Even while a Parliamentary Commission is holding its hearings around the country on the subject, the Courts now smell complete victory: Chaos.

If chaos reigns, and traditional institutions such as the family and parliament disappear or become ineffective, who stands to gain?

Children will be produced by surrogate parents and assigned to suitable couples by the courts. This will not be new, as already thousands of children every year are taken from their parents and assigned to more suitable parents by court order.

The courts will have the power of defining the requirements for marriage and divorce or any other contract between people.

The courts will judge who should support whom in society.

Courts will decide benefits arrangements, inheritance procedures, tax requirements and so on...

The Courts would have ultimate power.

In reality, there cannot be any "rule of law" when the legislative branch of government is "told" what to do by the judiciary branch.

When the law becomes "what the court says it is", independently of the will of the people, we have no democracy!

I am afraid we have already switched from a benign dictatorship under a Prime Minister, to a not so benign oligarchy of the courts.
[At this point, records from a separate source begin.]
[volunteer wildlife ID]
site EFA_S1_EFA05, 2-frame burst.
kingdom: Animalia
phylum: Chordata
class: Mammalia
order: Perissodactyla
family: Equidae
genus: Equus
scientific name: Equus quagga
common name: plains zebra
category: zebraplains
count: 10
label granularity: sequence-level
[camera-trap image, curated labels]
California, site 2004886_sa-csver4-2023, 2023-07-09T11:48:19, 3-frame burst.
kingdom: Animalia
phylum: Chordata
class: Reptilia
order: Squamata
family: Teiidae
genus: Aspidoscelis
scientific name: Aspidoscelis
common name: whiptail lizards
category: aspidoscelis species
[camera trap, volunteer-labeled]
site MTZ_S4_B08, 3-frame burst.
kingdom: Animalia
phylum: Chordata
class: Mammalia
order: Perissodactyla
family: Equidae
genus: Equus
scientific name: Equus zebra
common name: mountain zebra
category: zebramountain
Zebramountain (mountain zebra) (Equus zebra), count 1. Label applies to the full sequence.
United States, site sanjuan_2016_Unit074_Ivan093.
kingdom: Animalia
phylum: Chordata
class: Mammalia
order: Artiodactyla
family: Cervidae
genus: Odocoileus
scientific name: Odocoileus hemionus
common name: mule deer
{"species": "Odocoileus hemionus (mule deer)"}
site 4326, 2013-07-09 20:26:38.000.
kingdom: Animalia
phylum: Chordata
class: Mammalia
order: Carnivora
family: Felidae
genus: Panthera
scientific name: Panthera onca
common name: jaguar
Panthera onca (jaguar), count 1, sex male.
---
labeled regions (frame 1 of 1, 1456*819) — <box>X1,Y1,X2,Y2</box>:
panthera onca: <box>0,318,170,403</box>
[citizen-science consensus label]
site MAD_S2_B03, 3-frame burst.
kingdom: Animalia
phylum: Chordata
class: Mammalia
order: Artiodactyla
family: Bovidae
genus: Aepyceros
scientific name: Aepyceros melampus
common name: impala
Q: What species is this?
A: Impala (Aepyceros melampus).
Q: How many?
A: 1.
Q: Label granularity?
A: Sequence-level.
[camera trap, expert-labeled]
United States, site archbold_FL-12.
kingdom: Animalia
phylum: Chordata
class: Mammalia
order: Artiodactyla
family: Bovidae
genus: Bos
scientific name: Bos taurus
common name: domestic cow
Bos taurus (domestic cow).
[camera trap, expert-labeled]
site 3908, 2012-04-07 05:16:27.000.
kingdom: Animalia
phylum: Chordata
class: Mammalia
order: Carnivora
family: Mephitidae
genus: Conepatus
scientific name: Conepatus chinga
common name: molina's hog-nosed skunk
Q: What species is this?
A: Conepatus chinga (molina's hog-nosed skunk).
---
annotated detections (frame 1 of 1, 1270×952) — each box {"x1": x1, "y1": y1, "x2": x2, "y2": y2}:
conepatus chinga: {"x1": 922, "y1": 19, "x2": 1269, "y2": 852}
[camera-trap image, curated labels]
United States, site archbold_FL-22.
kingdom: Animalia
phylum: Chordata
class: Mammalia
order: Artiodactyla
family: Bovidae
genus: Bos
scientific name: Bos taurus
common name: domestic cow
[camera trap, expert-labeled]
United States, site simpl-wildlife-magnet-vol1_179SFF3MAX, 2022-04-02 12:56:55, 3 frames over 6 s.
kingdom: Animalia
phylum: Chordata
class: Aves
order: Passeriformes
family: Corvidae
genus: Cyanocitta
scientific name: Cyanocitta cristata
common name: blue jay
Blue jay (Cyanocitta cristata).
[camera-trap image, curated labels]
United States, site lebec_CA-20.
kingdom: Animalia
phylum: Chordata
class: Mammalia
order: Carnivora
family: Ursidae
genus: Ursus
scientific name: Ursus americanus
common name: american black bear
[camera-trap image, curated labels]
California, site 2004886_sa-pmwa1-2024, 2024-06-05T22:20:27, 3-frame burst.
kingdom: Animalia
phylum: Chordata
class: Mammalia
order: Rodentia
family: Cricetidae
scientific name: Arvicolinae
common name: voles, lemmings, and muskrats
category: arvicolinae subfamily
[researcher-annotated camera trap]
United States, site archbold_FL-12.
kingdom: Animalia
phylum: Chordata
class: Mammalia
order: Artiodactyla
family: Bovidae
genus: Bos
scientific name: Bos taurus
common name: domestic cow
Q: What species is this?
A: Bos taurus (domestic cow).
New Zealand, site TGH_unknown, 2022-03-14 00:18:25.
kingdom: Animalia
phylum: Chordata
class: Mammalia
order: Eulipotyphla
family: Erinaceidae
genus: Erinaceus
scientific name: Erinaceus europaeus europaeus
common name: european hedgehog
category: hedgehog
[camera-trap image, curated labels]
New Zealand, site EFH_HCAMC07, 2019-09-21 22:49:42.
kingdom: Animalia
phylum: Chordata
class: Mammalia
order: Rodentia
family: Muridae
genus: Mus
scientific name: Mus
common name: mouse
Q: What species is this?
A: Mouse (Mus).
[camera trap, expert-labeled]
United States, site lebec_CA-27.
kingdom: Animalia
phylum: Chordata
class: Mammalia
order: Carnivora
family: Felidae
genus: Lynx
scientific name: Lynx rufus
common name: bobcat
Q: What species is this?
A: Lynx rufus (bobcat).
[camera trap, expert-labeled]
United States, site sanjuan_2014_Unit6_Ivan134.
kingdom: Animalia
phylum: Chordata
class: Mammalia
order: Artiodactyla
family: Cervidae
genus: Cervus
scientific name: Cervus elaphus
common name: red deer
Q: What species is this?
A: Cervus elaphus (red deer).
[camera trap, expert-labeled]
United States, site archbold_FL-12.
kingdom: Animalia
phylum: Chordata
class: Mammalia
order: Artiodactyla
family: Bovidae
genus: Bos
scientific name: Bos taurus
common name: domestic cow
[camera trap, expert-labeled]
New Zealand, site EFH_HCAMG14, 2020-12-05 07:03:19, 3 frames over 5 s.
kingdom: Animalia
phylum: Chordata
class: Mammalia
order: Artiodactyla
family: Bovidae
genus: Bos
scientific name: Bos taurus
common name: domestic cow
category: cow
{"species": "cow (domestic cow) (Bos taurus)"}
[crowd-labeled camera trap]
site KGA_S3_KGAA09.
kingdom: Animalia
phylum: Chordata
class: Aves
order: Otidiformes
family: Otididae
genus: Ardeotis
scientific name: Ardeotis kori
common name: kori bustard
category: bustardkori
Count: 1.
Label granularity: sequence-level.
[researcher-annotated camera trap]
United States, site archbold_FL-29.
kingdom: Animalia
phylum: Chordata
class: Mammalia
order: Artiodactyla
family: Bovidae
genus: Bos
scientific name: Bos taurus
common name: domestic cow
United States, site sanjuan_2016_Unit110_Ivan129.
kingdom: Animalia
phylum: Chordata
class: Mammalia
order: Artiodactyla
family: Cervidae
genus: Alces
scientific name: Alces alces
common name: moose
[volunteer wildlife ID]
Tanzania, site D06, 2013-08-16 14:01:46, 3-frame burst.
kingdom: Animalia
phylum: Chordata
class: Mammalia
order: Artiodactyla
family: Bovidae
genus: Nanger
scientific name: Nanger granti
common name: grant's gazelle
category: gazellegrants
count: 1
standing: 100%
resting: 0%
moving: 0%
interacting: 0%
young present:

No wonder Roy Bayer, president of the Canadian Family Action Coalition says: "This process of court imposed law is such a sham and so ridiculous one wonders why we even bother having elections in this country".

So, where do we start?

Let's start with reforms in Ontario. In addition to proposing a more proportional system of representation where every vote counts to elect a representative (which is already a policy of the Family Coalition Party), let's propose the following:

1. The premier of Ontario should use the "Notwithstanding Clause" of the Charter (Section 33) every time the courts ask Ontario to change any of its laws. The courts should only have the power of judging each case based on existing law. Legislative changes in Ontario should continue to be initiated by the elected government or by individual MPPs.

2. Judges should not be politically appointed, but elected by their peers. The roster of candidates should only include those individuals with a minimum required qualification and experience.